Mr Katter paid tribute to the Dirt n Dust festival’s chief steward, Margie Ryder, who with her husband Geoff, got the event off the ground each year for the last 27 years.
“The loss of the Dirt n Dust festival is devastating,” he said.
“This most incredible lady has played a key role in building a massive business in North Queensland. Little Julia Creek with 700 people ran a competitive Rugby League team onto the oval under Margie Ryder and her husband.
“Dirt n Dust brought 3,000 people to a little town of less than 400 people. It got national publicity and generally kept us on the map and alive and fighting for a quarter of a century thanks to Margie Ryder – the feisty little fighter who is already a very great asset to Townsville.
“Events like Dirt n Dust at Julia Creek create community. The towns are too small to sustain rugby league and basketball teams and there’s not much of a social life because most people live on huge cattle stations and they are living at very great distances from one another, and they have virtually destroyed the ability to have a drink at the pub. The only time we get together is for these events and thankfully Margie is confident that when life gets back to normal, the festival will return under a new generation of leadership.
“But unless there is action on the sideshow insurance and insurance in Queensland in general, we will continue to see a very unbalanced impact upon our social life in out-town Australia.”
Mr Katter said that mid-western and Gulf towns once thrived, and he blames the sale of the railways and wool deregulation for populations collapsing and, in some cases, disappearing altogether.
‘’One town has gone from 4,500 down to 850, another has gone from 1,700 – 310 while some towns like Gunpowder have vanished completely – they just don’t exist anymore.

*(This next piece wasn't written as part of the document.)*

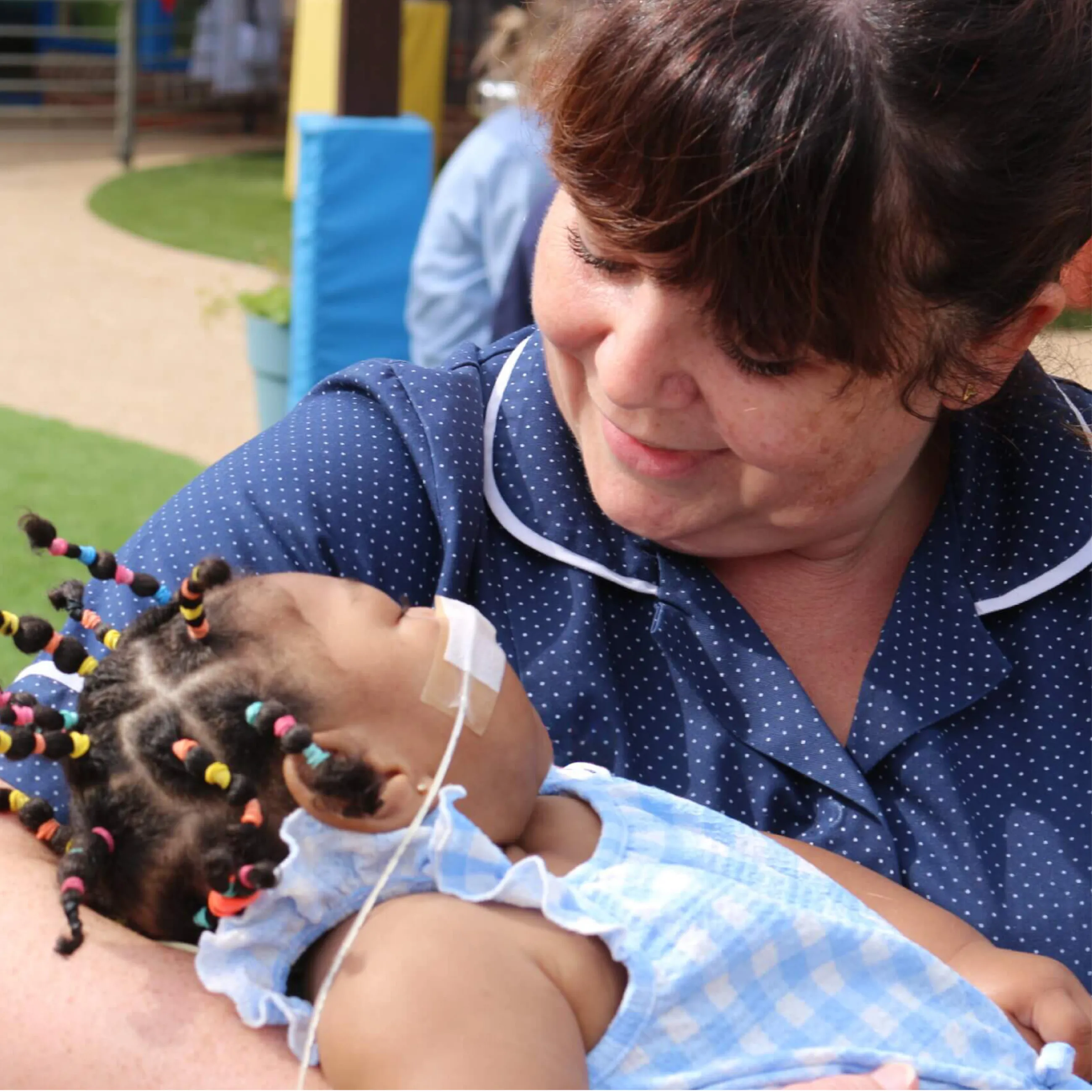 Keech Hospice nurse holding a young girl in her arms while smiling at her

Many little townships on the coast have ceased to be towns at all and the bigger towns haven’t grown, they’ve become stagnant.
“FIFO has the most destructive impact on population. The ALP Government sold the railways and subsequently sacked two thirds of the employees, Paul Keating’s ALP Government deregulated the wool industry, and it was the ALP State Government who introduced FIFO mining. Before all of this, all the towns in inland Queensland were growing and enjoying untold prosperity.
“The destruction of inland Australia can be put squarely at the feet of the governments and their free market, privatisation, sack-the-workers policies.”
Mr Katter said that irrigation projects like the Hughenden dam are key to solving the challenge of repopulating the mid-west.
“The Hughenden scheme is a scheme at its heart for close of settlement. Where you have got two cattle stations, you’ll probably have 150 farming families, and this will generate a restoration so long as it is operated under an owner/occupier cultivation and production model, and laws are introduced banning consolidation of ownership, which would stop one person coming in to buy it all up.”